Mukta Das: Back in imperial times, bird’s nests were harvested from sea-facing cliff faces where ocean-travelling swifts would nest and hatch their young. People used to abseil down these cliffs and harvest the abandoned nests. Now the nests are also farmed in Southeast Asia, in places like Indonesia and Malaysia. They build tall ‘bird bungalows’ and encourage migrating swifts to nest there. Harvesting the abandoned nests by climbing a ladder is a hell of a lot safer than clinging onto a rock face!

AW: After the nests are collected, you then have a team of people who will clean the bird’s nest millimetre by millimetre by hand. It takes hours to do and is a massively intricate process. It is then dried, packaged, sold and then carefully rehydrated by cooks before cooking. Generally, people know very little about Chinese ingredients, or the artisanal skills that are involved in drying, ageing and fermenting these products, and how these processes are all about improving the eating experience. Just look at red and white mulberries – they are an important part of western Chinese cuisine, but the season is actually very short. When they are dried and rehydrated, however, they take on a unique flavour that’s different from when they’re eaten fresh, so it’s more than just a preservation process; it alters the final flavour.

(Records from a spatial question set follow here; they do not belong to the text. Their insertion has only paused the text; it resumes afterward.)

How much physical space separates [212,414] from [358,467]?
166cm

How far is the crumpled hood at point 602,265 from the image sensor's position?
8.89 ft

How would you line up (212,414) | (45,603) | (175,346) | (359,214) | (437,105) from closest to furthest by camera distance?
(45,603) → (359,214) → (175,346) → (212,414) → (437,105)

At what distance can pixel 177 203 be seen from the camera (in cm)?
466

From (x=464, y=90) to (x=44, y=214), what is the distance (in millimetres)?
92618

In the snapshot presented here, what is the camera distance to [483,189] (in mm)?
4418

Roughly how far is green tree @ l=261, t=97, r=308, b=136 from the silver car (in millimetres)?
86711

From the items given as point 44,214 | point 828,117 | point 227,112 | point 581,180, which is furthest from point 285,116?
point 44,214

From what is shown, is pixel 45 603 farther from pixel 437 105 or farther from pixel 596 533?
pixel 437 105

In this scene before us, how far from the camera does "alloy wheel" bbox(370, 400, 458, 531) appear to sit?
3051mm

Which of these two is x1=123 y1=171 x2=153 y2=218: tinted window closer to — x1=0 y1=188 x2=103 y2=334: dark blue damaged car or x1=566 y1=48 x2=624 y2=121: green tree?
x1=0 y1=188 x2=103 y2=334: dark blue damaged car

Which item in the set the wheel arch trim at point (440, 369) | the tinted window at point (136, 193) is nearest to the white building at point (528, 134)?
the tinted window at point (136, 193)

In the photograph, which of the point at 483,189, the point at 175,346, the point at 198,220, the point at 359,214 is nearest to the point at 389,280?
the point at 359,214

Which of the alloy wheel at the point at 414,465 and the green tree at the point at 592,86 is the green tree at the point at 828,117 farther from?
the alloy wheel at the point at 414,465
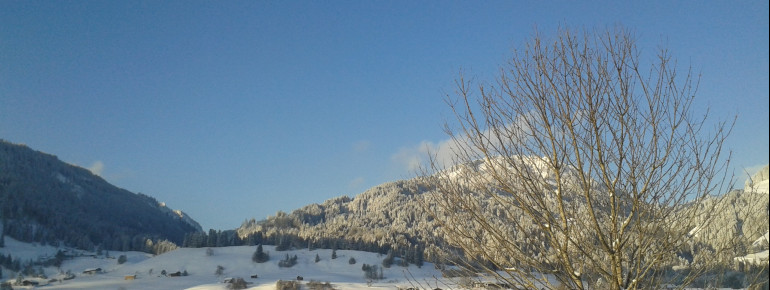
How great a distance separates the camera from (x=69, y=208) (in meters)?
109

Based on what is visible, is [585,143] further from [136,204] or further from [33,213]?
[136,204]

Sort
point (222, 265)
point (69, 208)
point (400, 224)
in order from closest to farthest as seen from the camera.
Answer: point (222, 265)
point (400, 224)
point (69, 208)

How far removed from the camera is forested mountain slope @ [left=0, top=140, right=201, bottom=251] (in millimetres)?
89625

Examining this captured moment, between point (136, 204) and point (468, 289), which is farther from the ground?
point (136, 204)

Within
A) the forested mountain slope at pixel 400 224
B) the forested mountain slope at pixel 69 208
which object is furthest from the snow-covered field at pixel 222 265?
the forested mountain slope at pixel 69 208

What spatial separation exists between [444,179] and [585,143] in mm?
1288

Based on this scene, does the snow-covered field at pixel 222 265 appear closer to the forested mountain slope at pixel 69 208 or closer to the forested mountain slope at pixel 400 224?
the forested mountain slope at pixel 400 224

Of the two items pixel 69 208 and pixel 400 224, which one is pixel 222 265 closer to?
pixel 400 224

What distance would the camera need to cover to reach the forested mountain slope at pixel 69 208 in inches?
3529

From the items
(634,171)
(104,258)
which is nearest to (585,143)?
(634,171)

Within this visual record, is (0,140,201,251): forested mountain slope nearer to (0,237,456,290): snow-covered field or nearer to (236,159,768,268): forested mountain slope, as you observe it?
(0,237,456,290): snow-covered field

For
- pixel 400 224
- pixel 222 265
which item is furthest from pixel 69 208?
pixel 400 224

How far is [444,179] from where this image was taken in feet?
16.6

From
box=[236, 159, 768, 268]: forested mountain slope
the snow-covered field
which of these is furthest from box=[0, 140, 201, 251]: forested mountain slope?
box=[236, 159, 768, 268]: forested mountain slope
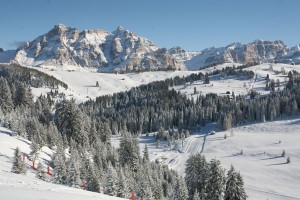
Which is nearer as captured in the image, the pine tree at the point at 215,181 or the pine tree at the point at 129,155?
the pine tree at the point at 215,181

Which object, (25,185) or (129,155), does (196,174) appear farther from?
(25,185)

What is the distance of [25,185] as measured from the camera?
103ft

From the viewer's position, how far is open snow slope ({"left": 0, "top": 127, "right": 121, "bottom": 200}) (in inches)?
994

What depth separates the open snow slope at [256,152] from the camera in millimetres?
92438

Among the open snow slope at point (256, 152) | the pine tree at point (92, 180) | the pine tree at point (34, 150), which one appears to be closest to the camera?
the pine tree at point (92, 180)

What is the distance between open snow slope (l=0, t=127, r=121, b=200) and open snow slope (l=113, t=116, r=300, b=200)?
50.8m

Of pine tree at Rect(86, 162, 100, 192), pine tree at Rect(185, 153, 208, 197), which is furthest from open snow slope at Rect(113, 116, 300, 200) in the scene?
pine tree at Rect(86, 162, 100, 192)

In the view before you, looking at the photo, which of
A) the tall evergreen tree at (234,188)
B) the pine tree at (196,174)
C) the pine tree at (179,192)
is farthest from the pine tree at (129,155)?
the tall evergreen tree at (234,188)

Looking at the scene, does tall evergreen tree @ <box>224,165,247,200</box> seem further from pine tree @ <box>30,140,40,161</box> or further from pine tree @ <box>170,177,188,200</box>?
pine tree @ <box>30,140,40,161</box>

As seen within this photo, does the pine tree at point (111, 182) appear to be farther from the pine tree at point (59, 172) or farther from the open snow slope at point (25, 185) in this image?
the open snow slope at point (25, 185)

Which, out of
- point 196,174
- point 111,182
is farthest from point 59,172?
point 196,174

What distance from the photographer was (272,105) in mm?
187375

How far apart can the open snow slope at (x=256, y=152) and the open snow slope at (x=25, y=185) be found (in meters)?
50.8

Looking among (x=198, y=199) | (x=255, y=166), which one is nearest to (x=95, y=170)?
(x=198, y=199)
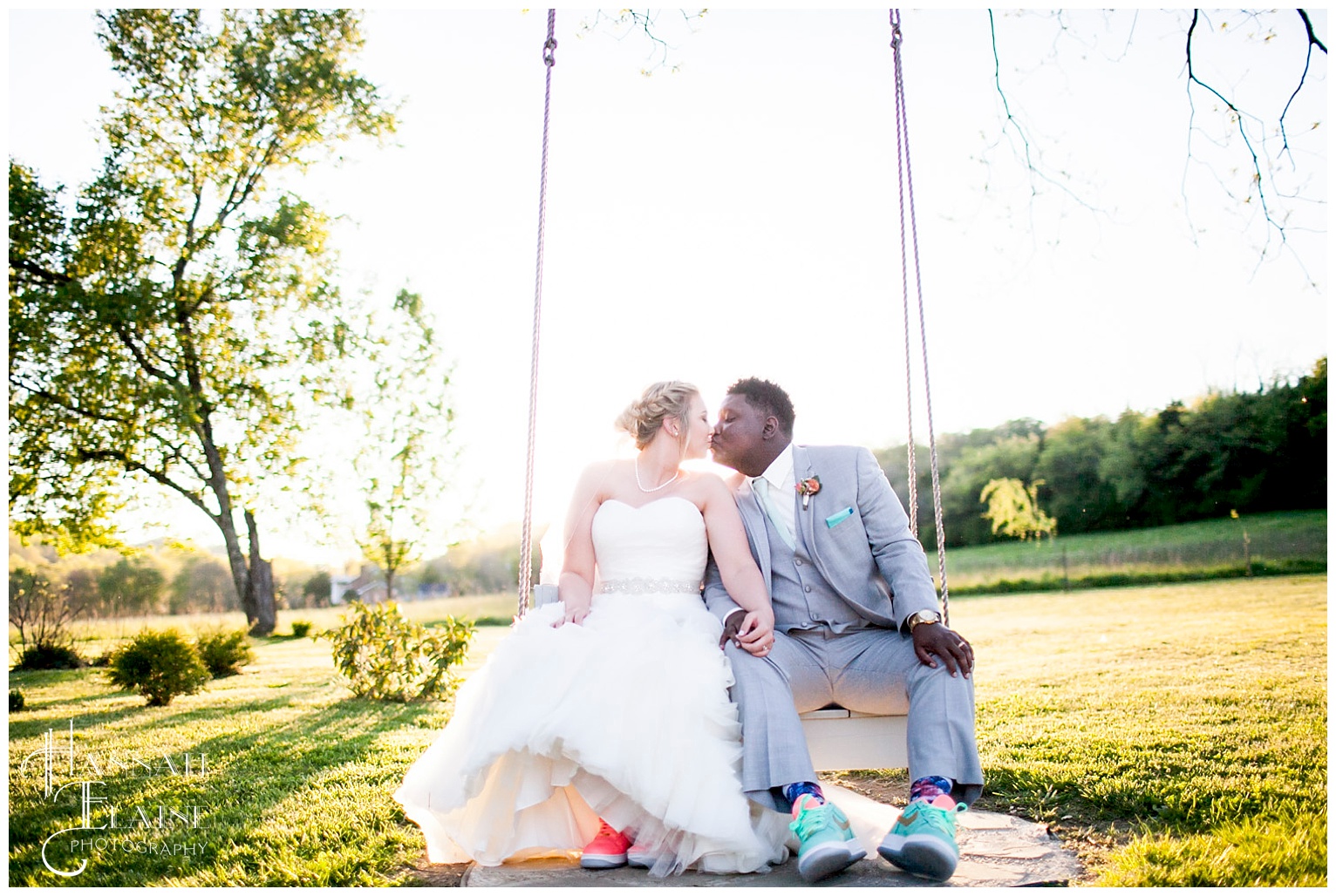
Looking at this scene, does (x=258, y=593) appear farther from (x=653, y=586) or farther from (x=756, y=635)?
(x=756, y=635)

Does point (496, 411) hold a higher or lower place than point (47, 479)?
higher

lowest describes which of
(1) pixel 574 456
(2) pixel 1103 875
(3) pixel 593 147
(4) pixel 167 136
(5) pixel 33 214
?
(2) pixel 1103 875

MD: Mulberry trees are cultivated in western China, which has the perfect climate for silkworms to flourish among its leaves. The Silk Roads (the name for the trade routes that cut through the area) identified the major commodity that the trees were associated with. But the mulberry and its leaves and bark all have important medicinal and cultural importance for the region.

AW: I’ve created this dessert to build particular interest in different parts of China and the stories I want to tell, as opposed to just coming up with a standard traditional dessert dish.

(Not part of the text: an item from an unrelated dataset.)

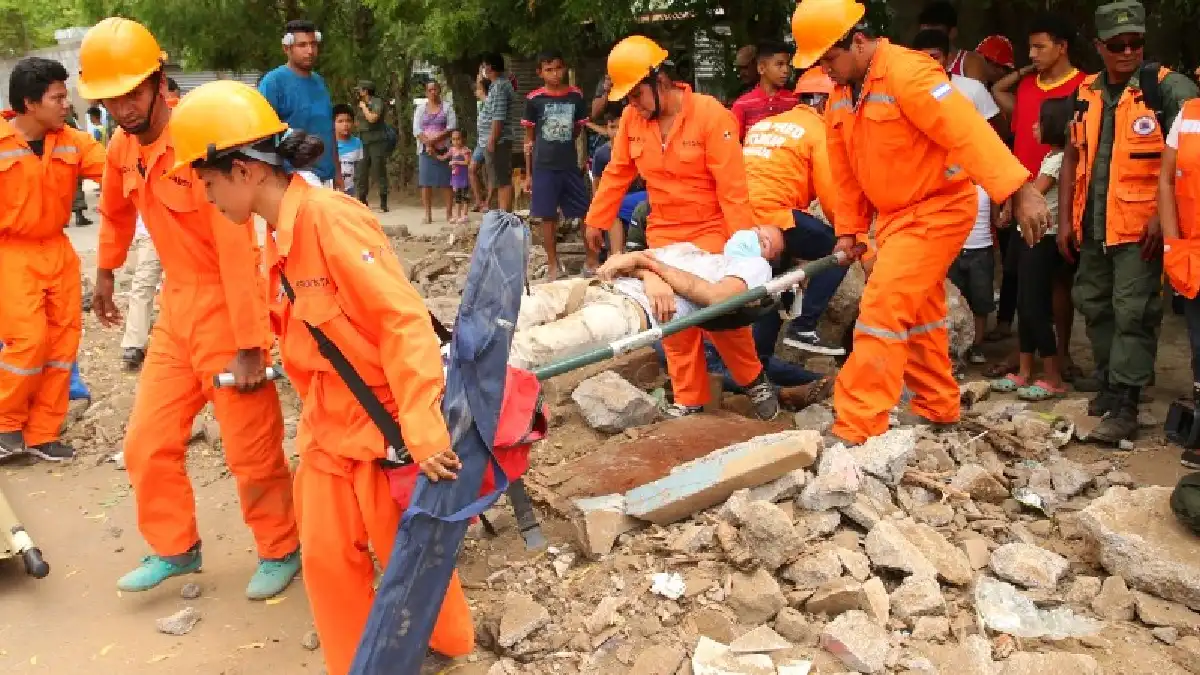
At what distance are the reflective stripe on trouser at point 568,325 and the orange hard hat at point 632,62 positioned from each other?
3.25ft

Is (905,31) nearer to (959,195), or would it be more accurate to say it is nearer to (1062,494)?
(959,195)

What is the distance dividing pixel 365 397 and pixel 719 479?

It’s a celebration of the overall idea of Chinese desserts, which is a difficult topic to tackle. To me, traditional Chinese desserts are particularly unsuitable for western diners. Desserts aren’t traditionally eaten at the end of a meal in China; instead, they are enjoyed as part of the main meal or as a communal experience outside of formal meal times. These dishes are usually soups and broths and there isn’t that resolute sweetness that you get with European desserts. And if you don’t use butter or sugar in a European dessert, then it becomes a very different thing.

MD: But sugar did arrive in China with quite the fanfare. In the eleventh and twelfth century, the night markets in the city of Kaifeng were full of varieties of candies, cakes, fruit preserves, flavoured powdered sugars, brown sugars, white sugars and sugar syrups. Martin de Rada and Miguel Lopez de Legazpi, two Augustine friars visiting Fujian in 1575, found that refined sugar was widely used to make edible sculptures, similar to those you saw in European courts around the same time. Refined sugar was still expensive enough that it was limited to the tables of elites and given as extravagant gifts. For everyone else, it was a seasoning. You have recipes from the 1700s for dumplings filled with sugar and goose fat, and biscuits made with walnuts and melon seeds coated with sugar.

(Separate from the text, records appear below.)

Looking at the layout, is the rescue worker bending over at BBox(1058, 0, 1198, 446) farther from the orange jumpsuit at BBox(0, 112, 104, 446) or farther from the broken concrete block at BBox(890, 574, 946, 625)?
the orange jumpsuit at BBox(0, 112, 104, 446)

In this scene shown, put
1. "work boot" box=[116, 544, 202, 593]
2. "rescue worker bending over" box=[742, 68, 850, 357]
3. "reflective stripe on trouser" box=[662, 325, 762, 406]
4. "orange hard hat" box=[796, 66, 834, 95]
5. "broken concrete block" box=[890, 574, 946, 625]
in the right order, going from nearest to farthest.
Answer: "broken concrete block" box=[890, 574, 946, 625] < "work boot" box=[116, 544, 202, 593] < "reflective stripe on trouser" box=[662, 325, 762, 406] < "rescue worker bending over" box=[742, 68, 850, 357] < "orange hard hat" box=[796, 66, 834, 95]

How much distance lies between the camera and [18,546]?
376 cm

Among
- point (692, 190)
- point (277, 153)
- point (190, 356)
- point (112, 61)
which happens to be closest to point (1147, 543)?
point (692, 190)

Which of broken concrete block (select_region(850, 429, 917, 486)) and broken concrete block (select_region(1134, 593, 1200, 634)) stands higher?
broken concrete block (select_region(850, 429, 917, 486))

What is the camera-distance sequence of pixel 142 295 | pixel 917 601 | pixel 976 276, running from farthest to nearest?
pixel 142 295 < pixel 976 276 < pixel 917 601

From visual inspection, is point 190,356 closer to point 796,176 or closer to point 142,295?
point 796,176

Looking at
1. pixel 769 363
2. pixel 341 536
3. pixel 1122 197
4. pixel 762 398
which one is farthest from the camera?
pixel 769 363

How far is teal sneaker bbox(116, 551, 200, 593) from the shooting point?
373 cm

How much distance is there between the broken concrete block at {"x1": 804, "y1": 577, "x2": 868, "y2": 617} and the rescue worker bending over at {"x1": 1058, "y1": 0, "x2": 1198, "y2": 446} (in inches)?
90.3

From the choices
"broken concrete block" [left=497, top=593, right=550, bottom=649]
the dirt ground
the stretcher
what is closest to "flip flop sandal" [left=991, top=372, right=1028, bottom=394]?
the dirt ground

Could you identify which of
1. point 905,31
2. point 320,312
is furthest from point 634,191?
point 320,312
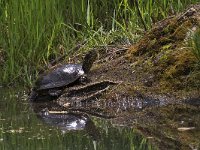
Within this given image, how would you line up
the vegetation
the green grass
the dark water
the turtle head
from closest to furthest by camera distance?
the dark water < the green grass < the turtle head < the vegetation

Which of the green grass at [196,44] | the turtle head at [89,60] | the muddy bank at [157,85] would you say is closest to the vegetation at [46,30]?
the muddy bank at [157,85]

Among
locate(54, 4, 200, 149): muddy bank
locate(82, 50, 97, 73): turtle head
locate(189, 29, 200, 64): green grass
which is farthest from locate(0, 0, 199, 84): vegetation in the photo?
locate(189, 29, 200, 64): green grass

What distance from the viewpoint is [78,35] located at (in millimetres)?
7340

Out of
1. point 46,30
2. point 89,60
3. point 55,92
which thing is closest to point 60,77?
point 55,92

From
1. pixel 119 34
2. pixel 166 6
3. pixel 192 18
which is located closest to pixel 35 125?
pixel 192 18

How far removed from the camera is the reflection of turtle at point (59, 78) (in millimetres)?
5852

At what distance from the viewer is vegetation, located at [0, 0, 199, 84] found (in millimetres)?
6891

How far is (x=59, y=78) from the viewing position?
5.97m

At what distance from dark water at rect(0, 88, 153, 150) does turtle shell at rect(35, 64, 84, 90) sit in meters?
0.74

AW: This idea of sugar as a seasoning is still reflected in the way that bird’s nest is typically cooked in China: in a pumpkin broth and seasoned with a little bit of rock sugar. It’s a dish that straddles the sweet-savoury divide, although it falls a little more on the sweet side. So with this dessert dish, I’ve kept things within the realm of desserts in a format I hope people will try. It’s a vegetarian product the way that milk or cream is, and because it is so important to Chinese gastronomy I wanted diners in the UK to have a chance to experience it.

MD: Bringing the granita together with the coconut ice cream and the mulberries is a celebration of places such as Hainan in the southern coastal region of China. Hainan is very much a beach resort (similar to places in Thailand) and is a place to bury your toes in the sand. People don’t necessarily equate tropical climates and tastes with a place like China, but in truth China is vast and straddles many different climate zones. It isn’t just a place full of skyscrapers and hutongs.